Claim verification: supported, contradicted, not addressed, and noisy irrelevant source text.
Return policy extraction: Target-like 90-day text, final sale, exchange-only, no-policy, and blocked-page text.
Subscription terms extraction: trial, monthly billing, annual auto-renewal, cancel-anytime, no-refund, no-subscription, and blocked-page text.
Safe fetch and page proof: mocked/static content fixtures for extraction, risk scanning, proof metadata, and artifact toggles.

Product-fit structured data roadmap

Product-fit extraction parses schema.org Product/Offer data, Open Graph product metadata, and bounded embedded product JSON where safe, then uses those signals for conservative price and spec extraction.
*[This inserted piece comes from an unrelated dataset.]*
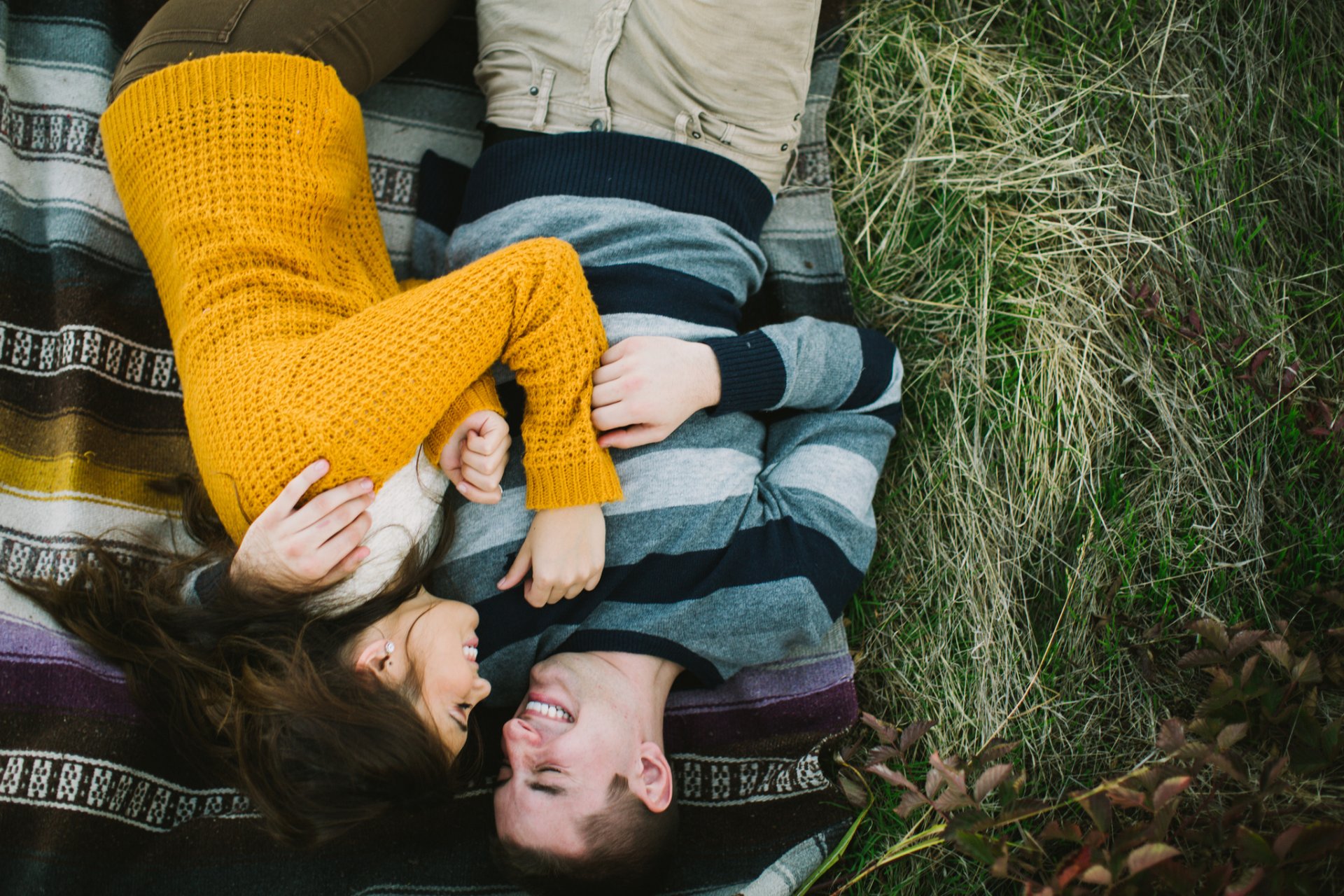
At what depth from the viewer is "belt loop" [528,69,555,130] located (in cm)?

The roadmap still requires no hallucinated prices, visible text corroboration for product title, price, availability, specs, and contradictions, and conservative handling when metadata conflicts with page text.

Repository plan: docs/quality/product-fit-structured-data-plan.md.

Known limitations

These evals do not prove accuracy on every website, merchant policy, claim, or adversarial input. Live websites can change, block requests, render content with JavaScript, personalize content, or expose policy text differently from deterministic fixtures.

Blocked, empty, or JavaScript shell pages should produce low-confidence or no-term outputs instead of hallucinated policy fields. Confidence is a signal about extracted evidence strength, not a guarantee of correctness.

Primitive402 should not invent facts that are not present in source text. When content does not address a claim or policy, outputs should remain conservative.